# Aim of the exercise
Copy every item below word for word, leaving each number and coordinate unchanged.

# Records for processing
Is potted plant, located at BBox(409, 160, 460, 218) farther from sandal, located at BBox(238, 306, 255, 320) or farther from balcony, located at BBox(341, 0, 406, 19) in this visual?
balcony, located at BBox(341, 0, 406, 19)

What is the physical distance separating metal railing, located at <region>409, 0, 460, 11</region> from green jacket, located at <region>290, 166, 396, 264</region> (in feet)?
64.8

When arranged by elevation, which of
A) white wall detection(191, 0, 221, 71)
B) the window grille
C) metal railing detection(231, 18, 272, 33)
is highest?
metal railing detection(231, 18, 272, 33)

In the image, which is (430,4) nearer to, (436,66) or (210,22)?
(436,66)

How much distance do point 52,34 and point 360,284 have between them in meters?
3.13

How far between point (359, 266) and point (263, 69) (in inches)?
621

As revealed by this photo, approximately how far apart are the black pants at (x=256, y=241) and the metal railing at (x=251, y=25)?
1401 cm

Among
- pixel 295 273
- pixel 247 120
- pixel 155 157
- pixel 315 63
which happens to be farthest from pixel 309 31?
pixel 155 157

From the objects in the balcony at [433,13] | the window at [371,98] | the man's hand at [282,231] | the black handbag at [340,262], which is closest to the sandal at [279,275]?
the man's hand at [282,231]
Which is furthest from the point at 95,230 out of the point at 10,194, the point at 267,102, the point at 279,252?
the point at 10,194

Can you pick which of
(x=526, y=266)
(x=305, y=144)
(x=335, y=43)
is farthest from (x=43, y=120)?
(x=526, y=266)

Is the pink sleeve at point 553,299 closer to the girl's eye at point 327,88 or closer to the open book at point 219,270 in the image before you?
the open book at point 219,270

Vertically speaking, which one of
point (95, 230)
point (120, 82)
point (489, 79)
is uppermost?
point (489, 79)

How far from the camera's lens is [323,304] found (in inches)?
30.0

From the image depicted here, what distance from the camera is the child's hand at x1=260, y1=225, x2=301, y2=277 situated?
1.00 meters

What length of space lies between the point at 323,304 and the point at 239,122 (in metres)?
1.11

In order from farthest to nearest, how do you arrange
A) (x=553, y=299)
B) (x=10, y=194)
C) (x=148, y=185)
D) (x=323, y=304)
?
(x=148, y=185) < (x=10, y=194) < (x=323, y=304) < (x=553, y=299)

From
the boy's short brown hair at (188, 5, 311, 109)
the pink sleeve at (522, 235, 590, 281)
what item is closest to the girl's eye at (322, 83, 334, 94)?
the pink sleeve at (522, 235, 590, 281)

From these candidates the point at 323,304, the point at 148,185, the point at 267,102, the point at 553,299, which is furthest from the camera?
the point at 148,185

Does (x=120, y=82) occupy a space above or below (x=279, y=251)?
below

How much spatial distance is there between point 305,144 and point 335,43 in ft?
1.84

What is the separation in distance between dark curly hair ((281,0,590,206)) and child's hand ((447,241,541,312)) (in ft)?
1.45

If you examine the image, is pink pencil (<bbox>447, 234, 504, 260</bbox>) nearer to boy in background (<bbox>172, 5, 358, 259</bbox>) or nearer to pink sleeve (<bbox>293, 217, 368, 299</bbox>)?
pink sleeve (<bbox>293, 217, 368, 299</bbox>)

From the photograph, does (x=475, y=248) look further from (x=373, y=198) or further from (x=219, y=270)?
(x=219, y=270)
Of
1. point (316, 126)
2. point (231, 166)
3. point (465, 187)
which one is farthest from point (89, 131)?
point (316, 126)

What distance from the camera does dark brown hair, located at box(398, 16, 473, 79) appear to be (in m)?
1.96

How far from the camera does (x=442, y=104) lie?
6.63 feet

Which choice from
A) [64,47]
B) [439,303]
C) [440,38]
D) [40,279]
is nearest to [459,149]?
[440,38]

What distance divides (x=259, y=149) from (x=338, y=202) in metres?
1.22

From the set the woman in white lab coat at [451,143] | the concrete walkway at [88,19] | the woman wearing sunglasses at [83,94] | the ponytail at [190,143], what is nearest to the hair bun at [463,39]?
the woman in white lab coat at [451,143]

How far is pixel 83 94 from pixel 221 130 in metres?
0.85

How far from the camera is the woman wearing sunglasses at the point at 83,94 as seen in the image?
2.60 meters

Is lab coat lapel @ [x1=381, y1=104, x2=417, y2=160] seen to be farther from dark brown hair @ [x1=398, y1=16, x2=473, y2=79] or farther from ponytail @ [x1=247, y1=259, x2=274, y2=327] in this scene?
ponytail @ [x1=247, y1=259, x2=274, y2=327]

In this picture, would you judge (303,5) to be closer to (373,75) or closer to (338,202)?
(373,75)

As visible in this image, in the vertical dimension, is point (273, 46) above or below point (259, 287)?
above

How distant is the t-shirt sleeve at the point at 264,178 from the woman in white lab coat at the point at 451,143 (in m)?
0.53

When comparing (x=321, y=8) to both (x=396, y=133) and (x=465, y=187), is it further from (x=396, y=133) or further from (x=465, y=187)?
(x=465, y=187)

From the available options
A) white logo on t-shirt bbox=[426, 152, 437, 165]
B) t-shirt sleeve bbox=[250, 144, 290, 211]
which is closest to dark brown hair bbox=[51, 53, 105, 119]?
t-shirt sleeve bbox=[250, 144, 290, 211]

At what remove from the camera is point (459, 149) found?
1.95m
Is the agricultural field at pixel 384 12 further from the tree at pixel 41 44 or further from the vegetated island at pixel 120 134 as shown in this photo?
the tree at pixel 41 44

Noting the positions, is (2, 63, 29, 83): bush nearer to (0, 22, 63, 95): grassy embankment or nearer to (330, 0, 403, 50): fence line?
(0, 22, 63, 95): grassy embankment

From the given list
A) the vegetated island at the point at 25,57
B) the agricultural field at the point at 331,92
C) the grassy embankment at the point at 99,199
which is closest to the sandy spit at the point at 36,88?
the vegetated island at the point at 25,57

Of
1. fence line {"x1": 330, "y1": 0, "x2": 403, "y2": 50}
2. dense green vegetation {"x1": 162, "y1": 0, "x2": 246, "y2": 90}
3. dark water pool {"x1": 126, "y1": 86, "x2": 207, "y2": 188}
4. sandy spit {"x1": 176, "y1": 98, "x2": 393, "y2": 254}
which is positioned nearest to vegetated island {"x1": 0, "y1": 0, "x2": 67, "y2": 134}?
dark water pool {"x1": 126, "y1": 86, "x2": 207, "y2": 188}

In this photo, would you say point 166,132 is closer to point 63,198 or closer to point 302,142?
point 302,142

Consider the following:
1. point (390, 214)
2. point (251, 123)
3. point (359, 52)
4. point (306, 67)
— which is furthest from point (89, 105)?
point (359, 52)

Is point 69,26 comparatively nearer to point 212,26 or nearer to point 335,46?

# Solution for this exercise
Is potted plant, located at BBox(409, 160, 460, 218) farther from sandal, located at BBox(238, 306, 255, 320) or farther from balcony, located at BBox(341, 0, 406, 19) in this visual?
balcony, located at BBox(341, 0, 406, 19)

What is the physical distance separating metal railing, located at <region>409, 0, 460, 11</region> from green jacket, located at <region>290, 166, 396, 264</region> (in feet)?
64.8

When arranged by elevation, which of
A) white wall detection(191, 0, 221, 71)
B) the window grille
C) metal railing detection(231, 18, 272, 33)
is highest?
metal railing detection(231, 18, 272, 33)

In the image, which is (430,4) nearer to, (436,66) or (210,22)?
(436,66)

How much distance do point 52,34 and point 360,284 have between them in meters?
3.13

How far between point (359, 266) and point (263, 69) (in inches)?
621

As revealed by this photo, approximately how far apart are the black pants at (x=256, y=241) and the metal railing at (x=251, y=25)?
1401 cm

Among
- pixel 295 273
- pixel 247 120
- pixel 155 157
- pixel 315 63
which happens to be farthest from pixel 309 31?
pixel 155 157

From the objects in the balcony at [433,13] | the window at [371,98] | the man's hand at [282,231] | the black handbag at [340,262], which is closest to the sandal at [279,275]?
the man's hand at [282,231]
Which is furthest from the point at 95,230 out of the point at 10,194, the point at 267,102, the point at 279,252?
the point at 10,194

Can you pick which of
(x=526, y=266)
(x=305, y=144)
(x=335, y=43)
is farthest from (x=43, y=120)?
(x=526, y=266)

Is the pink sleeve at point 553,299 closer to the girl's eye at point 327,88 or closer to the open book at point 219,270 in the image before you?
the open book at point 219,270

Vertically speaking, which one of
point (95, 230)
point (120, 82)
point (489, 79)
is uppermost?
point (489, 79)

How far from the camera's lens is [323,304] found (in inches)?
30.0

From the image depicted here, what distance from the camera is the child's hand at x1=260, y1=225, x2=301, y2=277 situated?
1.00 meters

What length of space lies between the point at 323,304 and the point at 239,122 (in metres)?
1.11

In order from farthest to nearest, how do you arrange
A) (x=553, y=299)
B) (x=10, y=194)
C) (x=148, y=185)
D) (x=323, y=304)
?
(x=148, y=185) < (x=10, y=194) < (x=323, y=304) < (x=553, y=299)

From
the boy's short brown hair at (188, 5, 311, 109)
the pink sleeve at (522, 235, 590, 281)
what item is closest to the girl's eye at (322, 83, 334, 94)?
the pink sleeve at (522, 235, 590, 281)

From these candidates the point at 323,304, the point at 148,185, the point at 267,102, the point at 553,299, which is furthest from the camera?
the point at 148,185

Does (x=120, y=82) occupy a space above or below (x=279, y=251)?
below

How much spatial distance is there between point 305,144 and point 335,43 in ft?
1.84

What is the separation in distance between dark curly hair ((281,0,590,206)) and child's hand ((447,241,541,312)) (in ft)?
1.45

If you examine the image, is pink pencil (<bbox>447, 234, 504, 260</bbox>) nearer to boy in background (<bbox>172, 5, 358, 259</bbox>) or nearer to pink sleeve (<bbox>293, 217, 368, 299</bbox>)?
pink sleeve (<bbox>293, 217, 368, 299</bbox>)

From the photograph, does (x=475, y=248) look further from (x=373, y=198) or further from (x=219, y=270)?
(x=219, y=270)
Of
1. point (316, 126)
2. point (231, 166)
3. point (465, 187)
which one is farthest from point (89, 131)?
point (316, 126)

What distance from the camera does dark brown hair, located at box(398, 16, 473, 79) appear to be (in m)?
1.96

How far from the camera does (x=442, y=104) lie?
6.63 feet

Which choice from
A) [64,47]
B) [439,303]
C) [440,38]
D) [40,279]
is nearest to [459,149]?
[440,38]

What distance divides (x=259, y=149) from (x=338, y=202) in metres?
1.22

From the set the woman in white lab coat at [451,143] | the concrete walkway at [88,19] | the woman wearing sunglasses at [83,94] | the ponytail at [190,143], what is nearest to the hair bun at [463,39]?
the woman in white lab coat at [451,143]

How far is pixel 83 94 from pixel 221 130 in metres?
0.85

How far from the camera is the woman wearing sunglasses at the point at 83,94 as seen in the image?
2.60 meters

Is lab coat lapel @ [x1=381, y1=104, x2=417, y2=160] seen to be farther from dark brown hair @ [x1=398, y1=16, x2=473, y2=79] or farther from ponytail @ [x1=247, y1=259, x2=274, y2=327] in this scene?
ponytail @ [x1=247, y1=259, x2=274, y2=327]

In this picture, would you judge (303,5) to be closer to (373,75) or closer to (338,202)?
(373,75)

As visible in this image, in the vertical dimension, is point (273, 46) above or below point (259, 287)?
above

How distant is the t-shirt sleeve at the point at 264,178 from the woman in white lab coat at the point at 451,143 (in m)?
0.53

When comparing (x=321, y=8) to both (x=396, y=133) and (x=465, y=187), is it further from (x=396, y=133) or further from (x=465, y=187)?
(x=465, y=187)

From the available options
A) white logo on t-shirt bbox=[426, 152, 437, 165]
B) t-shirt sleeve bbox=[250, 144, 290, 211]
which is closest to dark brown hair bbox=[51, 53, 105, 119]?
t-shirt sleeve bbox=[250, 144, 290, 211]

At what remove from the camera is point (459, 149) found?
1.95m
Is the agricultural field at pixel 384 12 further from the tree at pixel 41 44 or further from the vegetated island at pixel 120 134 as shown in this photo?
the tree at pixel 41 44

Noting the positions, is (2, 63, 29, 83): bush nearer to (0, 22, 63, 95): grassy embankment or nearer to (330, 0, 403, 50): fence line?
(0, 22, 63, 95): grassy embankment

From the given list
A) the vegetated island at the point at 25,57
B) the agricultural field at the point at 331,92
C) the grassy embankment at the point at 99,199
which is closest to the sandy spit at the point at 36,88?
the vegetated island at the point at 25,57

Of
1. fence line {"x1": 330, "y1": 0, "x2": 403, "y2": 50}
2. dense green vegetation {"x1": 162, "y1": 0, "x2": 246, "y2": 90}
3. dark water pool {"x1": 126, "y1": 86, "x2": 207, "y2": 188}
4. sandy spit {"x1": 176, "y1": 98, "x2": 393, "y2": 254}
which is positioned nearest to vegetated island {"x1": 0, "y1": 0, "x2": 67, "y2": 134}?
dark water pool {"x1": 126, "y1": 86, "x2": 207, "y2": 188}

In this photo, would you say point 166,132 is closer to point 63,198 or closer to point 302,142?
point 302,142

Consider the following:
1. point (390, 214)
2. point (251, 123)
3. point (359, 52)
4. point (306, 67)
— which is furthest from point (89, 105)?
point (359, 52)

Is point 69,26 comparatively nearer to point 212,26 or nearer to point 335,46?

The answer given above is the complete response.